I like Harry Harrison. I read his Planet of No Return in middle school, and I’ve dabbled with the Stainless Steel Rat series (see also The Stainless Steel Rat for President). I’ve even discovered that I read another alt history book of his recentlyish (Stars and Stripes Triumphant, July 2006). I characterized this as an alt history book as well when I bought it, but it’s more fantasy than straight ahead alt history.
The books center on Shef, a thrall raised by the local karl (minor royalty figure) who kept Shef’s mother. As a bastard, he’s mistreated of course, but he learns some smithing. When a band of Vikings invade to avenge their father, Shef becomes part of their army to rescue his captured stepsister. Then he rises in the ranks and becomes a lord in his own right, guided by a mysterious god-figure who thwarts even Othin.

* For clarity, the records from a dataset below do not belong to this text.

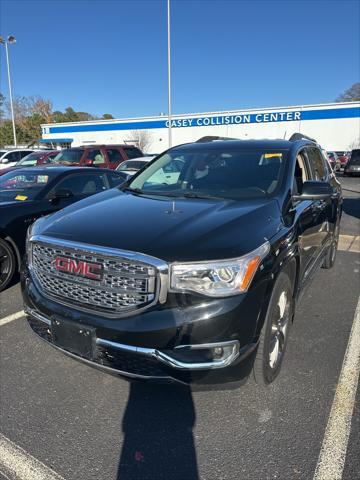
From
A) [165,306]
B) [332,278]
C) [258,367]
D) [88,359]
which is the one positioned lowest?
[332,278]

It’s a fantasy book because it does feature Norse gods as real people, includes a lot of visions and stuff. The two books clock in at 800 pages, so I felt my bottom in the chair, so to speak, although the books were good enough reading as I went along. Although the battle scenes are more Patick O’Brian than Bernard Cornwell in that they’re rather anti-climactic and a bit of an afterthought, with much of the book coming in the in-between things going on. A bit of a knock, but I guess I did end the reading experience with the end of the middle part of the trilogy. If I stopped watching the first Star Wars trilogy after A Empire Strikes Back, I’d been left a little hanging.
Of course, if that’s the metaphor that holds, I’d better not read the third in this series, or I’ll find that the Ewoks keep the Norse gods from winning at Ragnarok.